A taste for life, Baragwanath Terminus, Diepkloof

1985 - Photography (Photography)

30 x 45 cm

Santu Mofokeng


Since the global capital expansion, billboards have been the medium of communication between the rulers and the residents of townships. In South Africa, a billboard is a relic from the times when Africans were subjects of power and when townships were restricted areas, subject to laws, municipality by-laws and ordinances regulated the movement of persons and governed who may or may not enter the township. Mofokeng references this medium for control through tracing the history of townships in South Africa. “A Taste For Life, Baragwanath Terminus, Diepkloof” captures the ruinous landscape surrounding the social, economic and political power of alcohol companies represented in the billboard. Referencing the history of billboards in South Africa — the economic boom of the sixties introduced American style highway advertising billboards that rendered Apartheid ideology anonymous and opaque, the politically turbulent period of the 1970s and 1980s that saw a resurgence of billboards and the recent liberalization of politics with the billboard used to address the HIV/AIDS pandemic — “A Taste For Life, Baragwanath Terminus, Diepkloof”, is a legible palimpsest for reading consumerism, the selling of an unachievable beauty, and cultural fear in Soweto. Mofokeng explores the way in which freedom of speech and cultural sensibility is assaulted by textual and visual bombardment in billboards.

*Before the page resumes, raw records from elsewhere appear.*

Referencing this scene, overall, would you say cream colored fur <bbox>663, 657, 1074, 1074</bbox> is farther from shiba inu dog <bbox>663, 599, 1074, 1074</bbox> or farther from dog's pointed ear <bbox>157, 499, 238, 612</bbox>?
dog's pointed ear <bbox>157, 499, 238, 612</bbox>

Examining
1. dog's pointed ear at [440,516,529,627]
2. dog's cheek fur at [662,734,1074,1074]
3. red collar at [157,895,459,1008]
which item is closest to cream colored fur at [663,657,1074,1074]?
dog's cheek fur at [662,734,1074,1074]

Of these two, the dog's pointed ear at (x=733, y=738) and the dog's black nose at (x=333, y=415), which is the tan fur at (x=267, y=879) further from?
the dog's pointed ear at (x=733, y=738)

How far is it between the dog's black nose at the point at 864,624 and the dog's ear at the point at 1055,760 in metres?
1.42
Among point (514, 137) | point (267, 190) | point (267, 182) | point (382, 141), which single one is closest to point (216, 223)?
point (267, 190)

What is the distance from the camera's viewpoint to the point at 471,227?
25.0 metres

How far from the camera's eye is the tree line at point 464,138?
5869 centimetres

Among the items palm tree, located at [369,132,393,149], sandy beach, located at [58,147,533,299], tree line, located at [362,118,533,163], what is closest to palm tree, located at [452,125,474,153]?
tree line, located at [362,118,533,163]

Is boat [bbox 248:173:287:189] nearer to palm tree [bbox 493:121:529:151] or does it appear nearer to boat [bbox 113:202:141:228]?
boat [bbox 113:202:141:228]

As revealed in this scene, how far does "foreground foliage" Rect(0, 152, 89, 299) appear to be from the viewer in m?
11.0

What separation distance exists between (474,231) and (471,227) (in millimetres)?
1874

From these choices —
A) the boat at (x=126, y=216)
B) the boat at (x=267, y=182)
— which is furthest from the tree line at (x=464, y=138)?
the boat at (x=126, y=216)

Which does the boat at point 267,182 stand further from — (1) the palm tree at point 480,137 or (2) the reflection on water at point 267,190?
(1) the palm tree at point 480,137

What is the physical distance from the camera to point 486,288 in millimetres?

The photographic artwork of Santu Mofokeng (b. Soweto, South Africa, 1956), also known as Mofokengâ, explores the complicated societal paradigm of South Africa. Exploring rural farm life, townships, religious rituals and the quotidian life of Black South Africans, Mofokeng’s artwork significantly contributes to a greater understanding of development and identity in the South African context. Mofokeng’s acute insight into the cultural meanings in landscape is testified in his mastership of the photographic medium. Using black and white film as a reference to the documentary genre and a gesture of resistance to the color-rich saturation of consumer culture, Mofokeng’s work presents new meanings on the trodden landscapes Soweto, favoring memory and identity over ownership and power. In highlighting the impoverishment of South African landscape in the face of capital expansion, Mofokeng’s photographs implore emancipation from the global oppression of greed.